In one pool the water, if it was water, was like pale rose wine, shot through with sparklings and eddies of deeper rose. The liquid in the second pool was utterly colorless, translucent, still—awesome in its tranquility.
While they watched, this tranquility was disturbed. Something came floating up from its depths. And as it approached the surface, the liquid in the rosy pool too became disturbed, its sparklings and its eddies dancing jubilantly.
Out of each pool a bubble arose, slowly expanding until they had domed them from edge to edge.
Rosy bubble and crystal clear bubble broke. A rainbow mist filled the chamber, hiding pools and couch. It was shot through with tiny darting particles of irised light. It pulsed for no more than three heartbeats. It vanished.
The Serpent–woman raised the sistrum. She sent from it a ray straight into the still pool. The pool quivered as though it had been a living heart. Its translucency clouded. A cloud of little bubbles rushed up through it as if trying to escape the ray. They burst with a faint, mournful sighing. The pool again was still—but all awesome tranquillity had gone.
The sistrum's ray plunged into the rosy pool. There was a moment of frantic swirling in its depths. Again the bursting cloud of sighing bubbles. And it too lay still—and dead.
"It is done!" said the Serpent–woman, tonelessly. Her face was drawn, her lips pale, her eyes like stone.
She passed the sistrum over the aperture. The wall reappeared, seeming to form out of air as it came. She signaled the spider–men.
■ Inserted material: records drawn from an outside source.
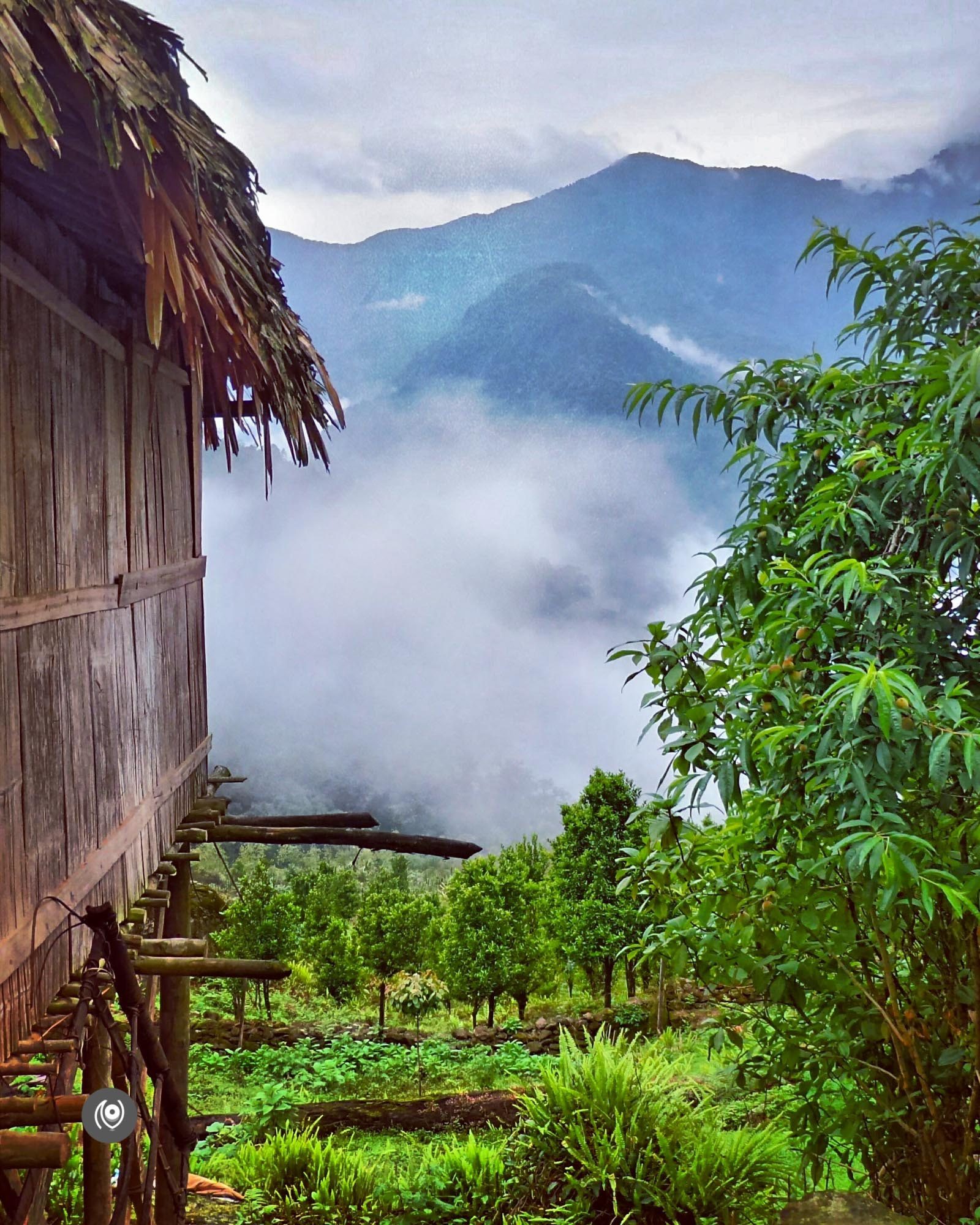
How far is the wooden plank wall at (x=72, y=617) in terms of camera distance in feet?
5.75

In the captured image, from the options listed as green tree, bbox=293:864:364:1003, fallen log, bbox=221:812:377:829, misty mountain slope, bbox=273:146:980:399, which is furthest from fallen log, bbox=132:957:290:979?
misty mountain slope, bbox=273:146:980:399

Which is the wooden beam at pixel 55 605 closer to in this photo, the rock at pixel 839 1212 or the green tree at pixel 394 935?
the rock at pixel 839 1212

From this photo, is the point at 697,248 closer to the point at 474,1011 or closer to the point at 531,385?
the point at 531,385

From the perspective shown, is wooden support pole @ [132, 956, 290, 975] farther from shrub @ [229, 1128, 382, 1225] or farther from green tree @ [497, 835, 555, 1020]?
green tree @ [497, 835, 555, 1020]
They resumed their journey, in silence.
They came at last to another shallow niche. Here, under the sistrum, the wall drew away into a low and rounded portal. They entered. It was circular like that of the two pools but not more than half its size. A faint blue radiance streamed from its walls, centering upon a huge nest of cushions. Around its walls were several coffers. Save for these, it was empty. Graydon was aware of a slightly pungent, curiously fresh, fragrance.
The Serpent–woman flowed out of her litter, coiled herself upon the cushions. She looked at them, tears now frankly in the purple eyes and rolling down her cheeks. She gave the sistrum to the Lord of Folly, strained Suarra to her bosom. She beckoned Graydon, and gently brought the girl's lips and his together.
And suddenly she held them a little away from her, bent and kissed each upon the mouth, twinkled on them mischievously, wholly tenderly, and laughed her bird–like trill.
"Waken me to see your first–born!" said the Snake Mother.
She thrust them from her, settled down on her cushions, and yawned. Her eyes closed, her head nodded once or twice; sleepily moved to find a better place.
But as Graydon turned to go, he thought that a change had begun to creep over her face—that its unearthly beauty was beginning to fade…like a veil dropping…
Resolutely, he turned his head, forbade himself to look…let that doubt remain unresolved…as she had willed him to see her, so he would remember her…
They passed out of the low doorway, Suarra clasped close to Graydon, weeping. The Lord of Folly raised the sistrum. The stone of the portal thickened into place.
The hidden chamber where the Snake Mother slept was sealed.